Deirdre left school after her father died, not long before she turned 16, and her mother found her a scholarship intended to “apprentice virtuous girls to a virtuous trade”, enabling her to train as a secretary. In 1952 Anne-Marie changed her name by deed poll to Le Faye, adopting a version of her mother’s maiden name (with the idea that it might help the law career of Deirdre’s older brother Kenneth), and her daughter followed suit.

Le Faye took various administrative jobs in London before joining the British Museum in 1975. At that time Austen was less of an interest for her than local history, and joining in archaeological digs, she discovered, meant cheap holidays in the countryside. (Likewise, she later wrote, Austen research meant “neatly combining literary detection with cheerful holidays” in “many attractive places in the south of England”.) Her interests were broad. She studied palaeography and the history of child rearing, basket-weaving and clay pipes unearthed during roadworks outside her office.

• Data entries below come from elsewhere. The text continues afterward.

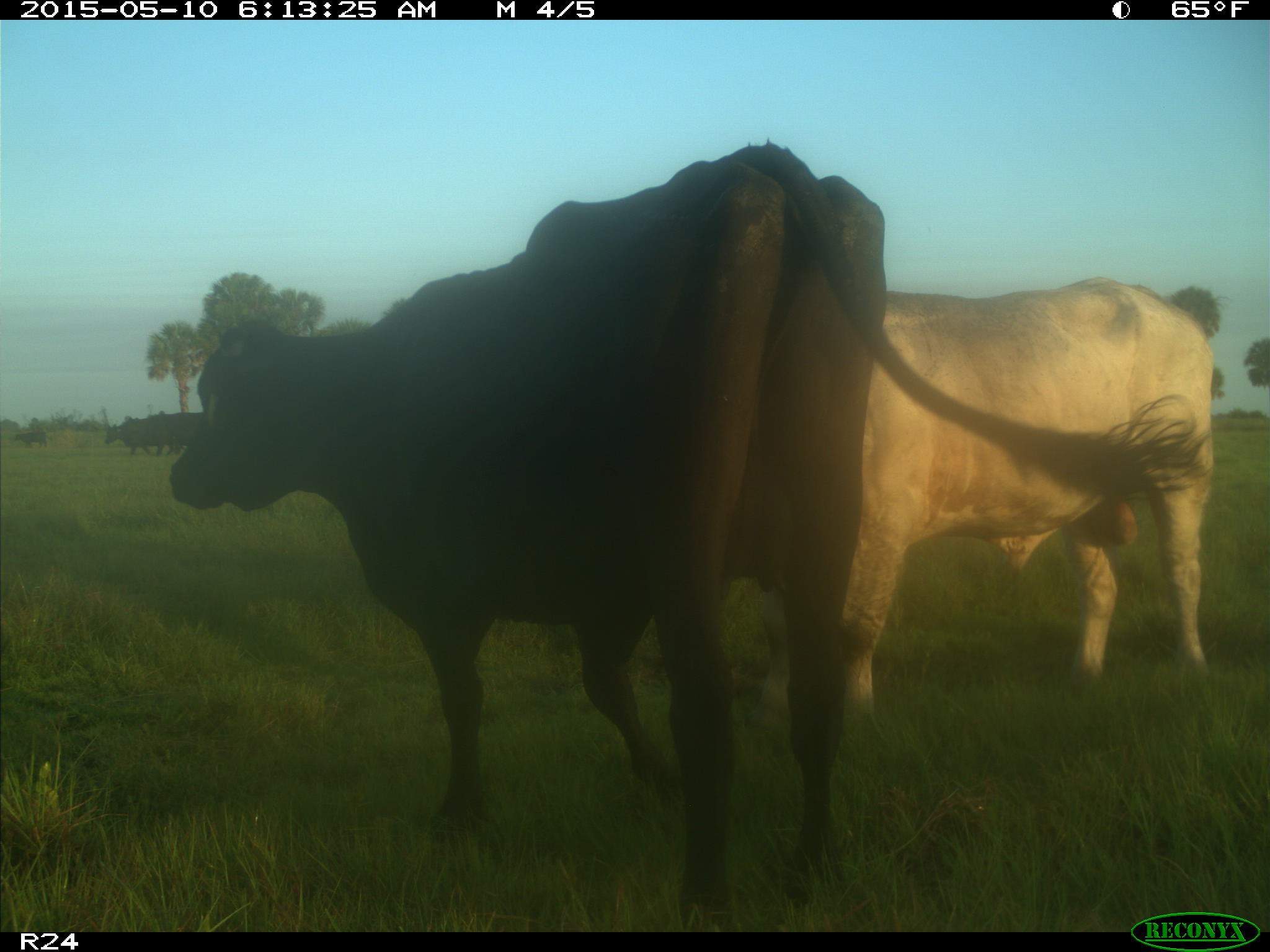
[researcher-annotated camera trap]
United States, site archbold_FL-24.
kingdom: Animalia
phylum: Chordata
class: Mammalia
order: Artiodactyla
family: Bovidae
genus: Bos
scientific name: Bos taurus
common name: domestic cow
Bos taurus (domestic cow).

In the 1970s, as a member of the Camden History Society, she stumbled across the record of Austen’s aunt Philadelphia Hancock, buried in the churchyard of St John-at-Hampstead, alongside her daughter Eliza de Feuillide and Eliza’s son, Hastings. This discovery led to the further one about how little work had been done on the Austen family, and she made the acquaintance of the family’s heirs in Winchester. For five years, she was a regular visitor to the city, permitted to borrow items from the archives in the attic, take them back to London and Xerox them at the British Museum. From this work grew her Family Record.

Aside from producing her own books and articles, Le Faye was a member of the editorial board for Cambridge University Press’s eight-volume edition of Jane Austen’s Works (2005-08) and a patron of the library at Chawton House in Hampshire (another Austen family home), to which she bequeathed her own papers. The University of Southampton awarded her a DLitt in 2011, and she received the Benson medal from the Royal Society of Literature in 2014.

Diagnosed with motor neurone disease, Le Faye continued to work on Austen, preparing a fifth edition of the Letters for publication, and signing off emails “Austenian Love and Freindship for ever”.

Kenneth died in 2001.

• Deirdre Le Faye (Deirdre Gillian Gina Smith), literary scholar, born 26 October 1933; died 16 August 2020

• This article was amended on 14 October 2020. John Murray wrote to Lord Byron about new novels by Jane Austen in September 1817, rather than September 1819.